Study questions>
[A] Decide whether each statement agrees with the account of the police murder trial. Give yes or no for each, along with the deciding words of the account in quotation marks.
(i) Inspector Sunday Uwadiegwu died during the trial.
(ii) The trial court found four policemen guilty.
(iii) The Court of Appeal upheld Sgt. Adiele's conviction.
[B] Using the account of the police murder trial, answer these questions:
(i) Who drove the Algon Jeep?
(ii) On what date did the Court of Appeal deliver its judgment?
(iii) How many issues did the court consider in Sgt. Adiele's appeal?
[C] From the account of the police murder trial, quote the passage from "Seven policemen were" to "P.C. Augustine Ochiaga).".

Passage for review>
○ ○ ○ ○ ○ ○ ○

Seven policemen were charged to court for murder – Inspector David Poli, Sergeant Lazarus Adiele, Corporal Desmond Ononuju, Inspector Victor Chiaka, P.C. Augustine Ochiaga, Bonny Aikhadueki and Inspector Sunday Uwadiegwu (who died during the trial). These policemen comprised of police officers from the first checkpoint who chased in the Algon Jeep (Insp. David Poli who drove, Insp. Sunday Uwadiegwu who led the patrol team on duty and Sgt. Adiele) and the mobile policemen from the second checkpoint who opened fire after the alert that the occupants were armed robbers (Corp. Desmond Ononuju, Corp. Bonny Aikhadueki, Inspector Victor Chiaka and P.C. Augustine Ochiaga).


At the trial, the policemen’s defence was that the men were suspected to be armed robbers because they refused a lawful order to stop their vehicle at a police check point which necessitated firing at the vehicle in order to apprehend them. At the conclusion of the trial, the court acquitted three policemen and found Sgt. Lazarus Adiele, Corp. Desmond Ononuju and Corp. Bonny Aikhadueki guilty and sentenced them to death by hanging. They each appealed their convictions and the different appeals were consolidated. In a judgment delivered on the 24th of March 2011, the Court of Appeal overturned the conviction of Sgt. Adiele but upheld the conviction of the other two police officers.



The first appeal considered was that of Sgt. Lazarus Adiele and the court considered two issues with respect to his appeal. The first issue was in relation to contradiction of witnesses. Sgt. Adiele argued that there were contradictions in the evidence of the witnesses which ought to have been resolved in his favour. The second issue deals with the evidence of a co-accused and how much evidential value should be placed on it. Under this issue, the court considered the difference between the extra-judicial confessional statement of an accomplice and a co-accused as well as the difference between the extra-judicial confessional statement and the evidence on oath of a co-accused. Finally, the court expounded on the evidence of a tainted witness and whether a conviction based on the uncorroborated evidence of a tainted witness can stand.

○ ○ ○ ○ ○ ○ ○

Data under study>
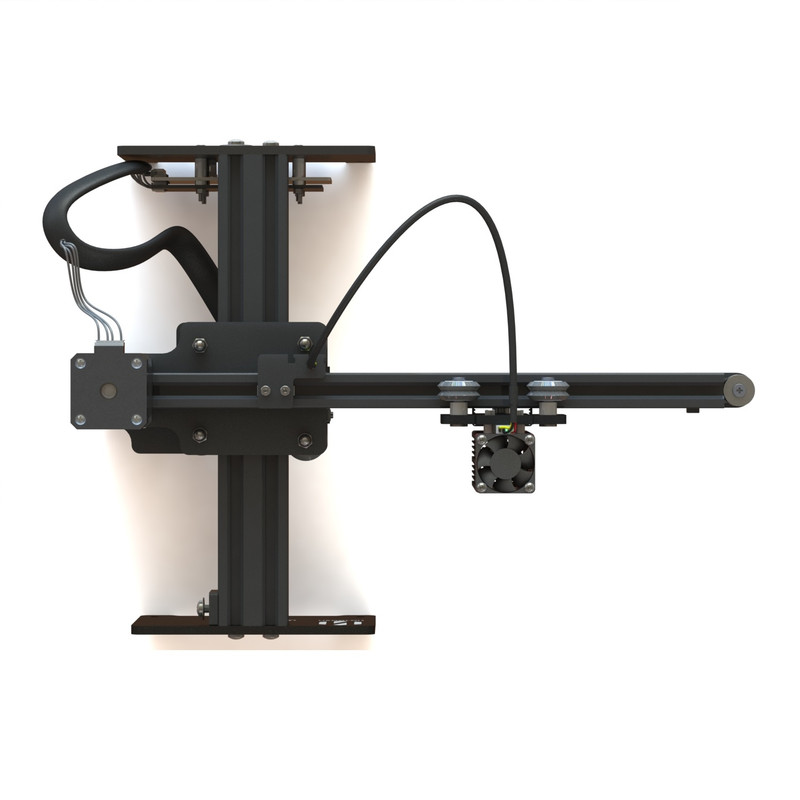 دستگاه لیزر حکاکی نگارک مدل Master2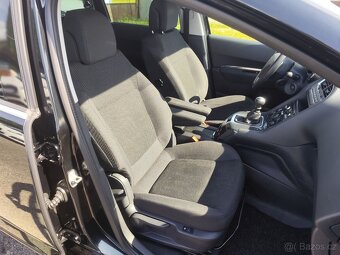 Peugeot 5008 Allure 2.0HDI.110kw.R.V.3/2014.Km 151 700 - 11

○ ○ ○ ○ ○ ○ ○

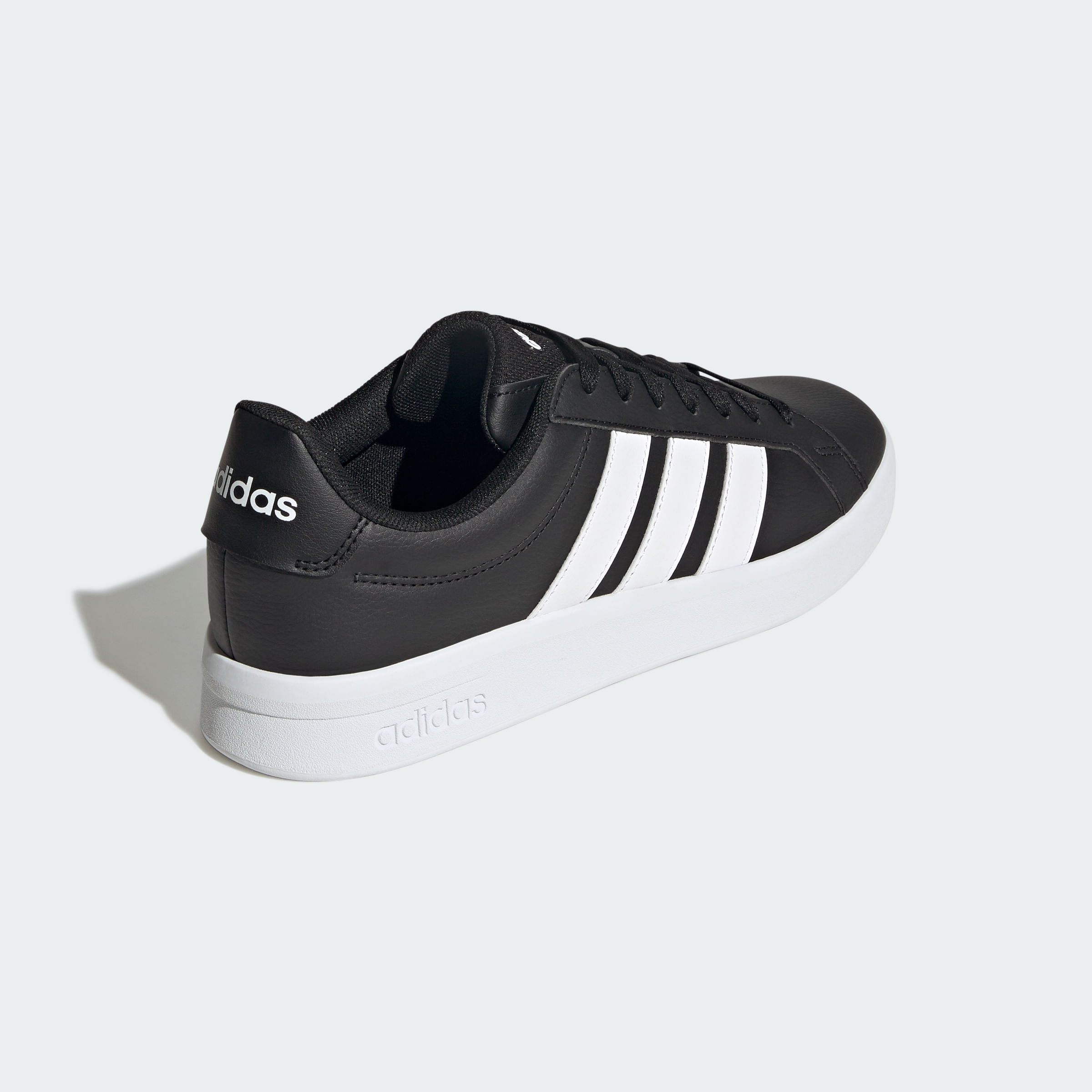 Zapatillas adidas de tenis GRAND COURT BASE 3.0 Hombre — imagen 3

○ ○ ○ ○ ○ ○ ○

Answers to the exercise>
[A]
(i) Yes: "Inspector Sunday Uwadiegwu (who died during the trial)"
(ii) No: "found Sgt. Lazarus Adiele, Corp. Desmond Ononuju and Corp. Bonny Aikhadueki guilty"
(iii) No: "the Court of Appeal overturned the conviction of Sgt. Adiele"

[B]
(i) Insp. David Poli
(ii) The 24th of March 2011
(iii) Two

[C]
Seven policemen were charged to court for murder – Inspector David Poli, Sergeant Lazarus Adiele, Corporal Desmond Ononuju, Inspector Victor Chiaka, P.C. Augustine Ochiaga, Bonny Aikhadueki and Inspector Sunday Uwadiegwu (who died during the trial). These policemen comprised of police officers from the first checkpoint who chased in the Algon Jeep (Insp. David Poli who drove, Insp. Sunday Uwadiegwu who led the patrol team on duty and Sgt. Adiele) and the mobile policemen from the second checkpoint who opened fire after the alert that the occupants were armed robbers (Corp. Desmond Ononuju, Corp. Bonny Aikhadueki, Inspector Victor Chiaka and P.C. Augustine Ochiaga).